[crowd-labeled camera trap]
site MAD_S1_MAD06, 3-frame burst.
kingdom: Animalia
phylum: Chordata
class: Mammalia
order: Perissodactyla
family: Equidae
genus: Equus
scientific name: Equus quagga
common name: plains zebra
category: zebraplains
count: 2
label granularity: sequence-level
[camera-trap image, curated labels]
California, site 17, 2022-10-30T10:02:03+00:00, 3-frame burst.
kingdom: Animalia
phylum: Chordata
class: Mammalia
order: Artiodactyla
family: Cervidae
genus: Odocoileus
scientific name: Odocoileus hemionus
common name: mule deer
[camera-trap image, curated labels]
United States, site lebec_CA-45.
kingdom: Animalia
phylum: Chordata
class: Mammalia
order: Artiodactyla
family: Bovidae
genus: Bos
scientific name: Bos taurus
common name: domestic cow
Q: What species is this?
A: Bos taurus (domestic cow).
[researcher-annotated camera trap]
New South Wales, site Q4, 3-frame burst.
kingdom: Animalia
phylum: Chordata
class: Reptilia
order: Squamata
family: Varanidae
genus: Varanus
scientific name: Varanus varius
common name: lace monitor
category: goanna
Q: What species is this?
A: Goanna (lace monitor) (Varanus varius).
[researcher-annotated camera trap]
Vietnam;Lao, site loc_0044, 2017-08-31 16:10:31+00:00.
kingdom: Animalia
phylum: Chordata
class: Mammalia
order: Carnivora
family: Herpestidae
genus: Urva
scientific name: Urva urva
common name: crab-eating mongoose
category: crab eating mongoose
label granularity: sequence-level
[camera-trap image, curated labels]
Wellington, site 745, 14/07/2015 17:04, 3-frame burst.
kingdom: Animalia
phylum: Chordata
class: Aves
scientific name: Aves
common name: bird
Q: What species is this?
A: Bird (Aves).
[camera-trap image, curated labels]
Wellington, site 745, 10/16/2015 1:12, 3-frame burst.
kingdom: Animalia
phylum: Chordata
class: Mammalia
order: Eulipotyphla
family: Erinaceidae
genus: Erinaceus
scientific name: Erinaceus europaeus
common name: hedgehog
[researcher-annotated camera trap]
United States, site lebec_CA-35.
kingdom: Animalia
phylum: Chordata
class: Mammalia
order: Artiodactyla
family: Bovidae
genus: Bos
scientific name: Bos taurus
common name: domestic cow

********************

### BRIEF
The response must contain every entry, each one identical to the original.

### THE ANSWER
[crowd-labeled camera trap]
site MAD_S1_MAD06, 3-frame burst.
kingdom: Animalia
phylum: Chordata
class: Mammalia
order: Perissodactyla
family: Equidae
genus: Equus
scientific name: Equus quagga
common name: plains zebra
category: zebraplains
count: 2
label granularity: sequence-level
[camera-trap image, curated labels]
California, site 17, 2022-10-30T10:02:03+00:00, 3-frame burst.
kingdom: Animalia
phylum: Chordata
class: Mammalia
order: Artiodactyla
family: Cervidae
genus: Odocoileus
scientific name: Odocoileus hemionus
common name: mule deer
[camera-trap image, curated labels]
United States, site lebec_CA-45.
kingdom: Animalia
phylum: Chordata
class: Mammalia
order: Artiodactyla
family: Bovidae
genus: Bos
scientific name: Bos taurus
common name: domestic cow
Q: What species is this?
A: Bos taurus (domestic cow).
[researcher-annotated camera trap]
New South Wales, site Q4, 3-frame burst.
kingdom: Animalia
phylum: Chordata
class: Reptilia
order: Squamata
family: Varanidae
genus: Varanus
scientific name: Varanus varius
common name: lace monitor
category: goanna
Q: What species is this?
A: Goanna (lace monitor) (Varanus varius).
[researcher-annotated camera trap]
Vietnam;Lao, site loc_0044, 2017-08-31 16:10:31+00:00.
kingdom: Animalia
phylum: Chordata
class: Mammalia
order: Carnivora
family: Herpestidae
genus: Urva
scientific name: Urva urva
common name: crab-eating mongoose
category: crab eating mongoose
label granularity: sequence-level
[camera-trap image, curated labels]
Wellington, site 745, 14/07/2015 17:04, 3-frame burst.
kingdom: Animalia
phylum: Chordata
class: Aves
scientific name: Aves
common name: bird
Q: What species is this?
A: Bird (Aves).
[camera-trap image, curated labels]
Wellington, site 745, 10/16/2015 1:12, 3-frame burst.
kingdom: Animalia
phylum: Chordata
class: Mammalia
order: Eulipotyphla
family: Erinaceidae
genus: Erinaceus
scientific name: Erinaceus europaeus
common name: hedgehog
[researcher-annotated camera trap]
United States, site lebec_CA-35.
kingdom: Animalia
phylum: Chordata
class: Mammalia
order: Artiodactyla
family: Bovidae
genus: Bos
scientific name: Bos taurus
common name: domestic cow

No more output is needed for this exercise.